Provide the records once more, identical to the original.
****
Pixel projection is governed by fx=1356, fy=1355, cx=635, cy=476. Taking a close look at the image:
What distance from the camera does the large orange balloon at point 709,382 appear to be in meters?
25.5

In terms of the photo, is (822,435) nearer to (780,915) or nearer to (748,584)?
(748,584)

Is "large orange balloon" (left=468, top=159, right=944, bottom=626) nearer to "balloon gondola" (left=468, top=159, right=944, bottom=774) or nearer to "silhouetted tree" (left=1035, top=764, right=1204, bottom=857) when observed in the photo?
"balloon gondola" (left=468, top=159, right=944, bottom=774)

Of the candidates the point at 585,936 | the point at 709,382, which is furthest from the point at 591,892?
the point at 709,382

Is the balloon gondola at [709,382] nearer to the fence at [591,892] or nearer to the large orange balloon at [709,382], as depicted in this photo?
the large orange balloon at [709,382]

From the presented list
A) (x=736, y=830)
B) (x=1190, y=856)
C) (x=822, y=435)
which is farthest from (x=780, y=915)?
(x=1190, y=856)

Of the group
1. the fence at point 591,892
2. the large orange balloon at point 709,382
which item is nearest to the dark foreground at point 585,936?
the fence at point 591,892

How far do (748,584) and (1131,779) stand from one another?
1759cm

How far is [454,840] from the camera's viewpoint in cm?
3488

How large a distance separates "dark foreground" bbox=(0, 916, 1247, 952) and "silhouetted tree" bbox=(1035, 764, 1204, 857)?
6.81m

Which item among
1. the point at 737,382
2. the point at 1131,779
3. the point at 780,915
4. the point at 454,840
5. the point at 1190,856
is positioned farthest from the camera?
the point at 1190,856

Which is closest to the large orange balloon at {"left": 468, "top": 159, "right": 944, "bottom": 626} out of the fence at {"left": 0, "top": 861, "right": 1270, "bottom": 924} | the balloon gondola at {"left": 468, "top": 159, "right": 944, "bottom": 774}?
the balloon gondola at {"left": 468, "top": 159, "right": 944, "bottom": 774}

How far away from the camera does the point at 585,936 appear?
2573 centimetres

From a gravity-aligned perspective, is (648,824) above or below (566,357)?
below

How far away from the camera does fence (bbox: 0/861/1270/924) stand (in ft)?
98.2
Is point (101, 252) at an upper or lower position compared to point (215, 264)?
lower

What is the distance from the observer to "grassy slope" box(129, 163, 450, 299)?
****
__TASK ANSWER__:
Pixel projection is governed by fx=1356, fy=1355, cx=635, cy=476. Taking a close look at the image:
What distance from the camera does the large orange balloon at point 709,382 appear to be in meters?
25.5

In terms of the photo, is (822,435) nearer to (780,915) or nearer to (748,584)?
(748,584)

Is "large orange balloon" (left=468, top=159, right=944, bottom=626) nearer to "balloon gondola" (left=468, top=159, right=944, bottom=774) or nearer to "silhouetted tree" (left=1035, top=764, right=1204, bottom=857) when observed in the photo?
"balloon gondola" (left=468, top=159, right=944, bottom=774)

Of the candidates the point at 585,936 | the point at 709,382, which is furthest from the point at 591,892?
the point at 709,382

Is the balloon gondola at [709,382] nearer to the fence at [591,892] or nearer to the large orange balloon at [709,382], as depicted in this photo?
the large orange balloon at [709,382]

From the presented list
A) (x=736, y=830)
B) (x=1190, y=856)
C) (x=822, y=435)
which is farthest from (x=780, y=915)?
(x=1190, y=856)

Of the group
1. the fence at point 591,892
2. the large orange balloon at point 709,382
which item is nearest to the dark foreground at point 585,936?
the fence at point 591,892

How far do (748,584) and (1131,779) stand from one another?
1759cm

How far is [454,840] from the camera's viewpoint in cm?
3488

How large a distance separates "dark foreground" bbox=(0, 916, 1247, 952) and "silhouetted tree" bbox=(1035, 764, 1204, 857)?
6.81m

Which item among
1. the point at 737,382
2. the point at 1131,779
3. the point at 780,915
4. the point at 454,840
5. the point at 1190,856
is positioned farthest from the camera?
the point at 1190,856

Which is closest to the large orange balloon at {"left": 468, "top": 159, "right": 944, "bottom": 626} out of the fence at {"left": 0, "top": 861, "right": 1270, "bottom": 924} | the balloon gondola at {"left": 468, "top": 159, "right": 944, "bottom": 774}?
the balloon gondola at {"left": 468, "top": 159, "right": 944, "bottom": 774}

How far away from the camera does the point at 585,936 appear?
2573 centimetres

From a gravity-aligned perspective, is (648,824) above or below (566,357)?
below

How far away from the camera does fence (bbox: 0/861/1270/924) stand (in ft)?
98.2
Is point (101, 252) at an upper or lower position compared to point (215, 264)?
lower

What is the distance from the observer to "grassy slope" box(129, 163, 450, 299)?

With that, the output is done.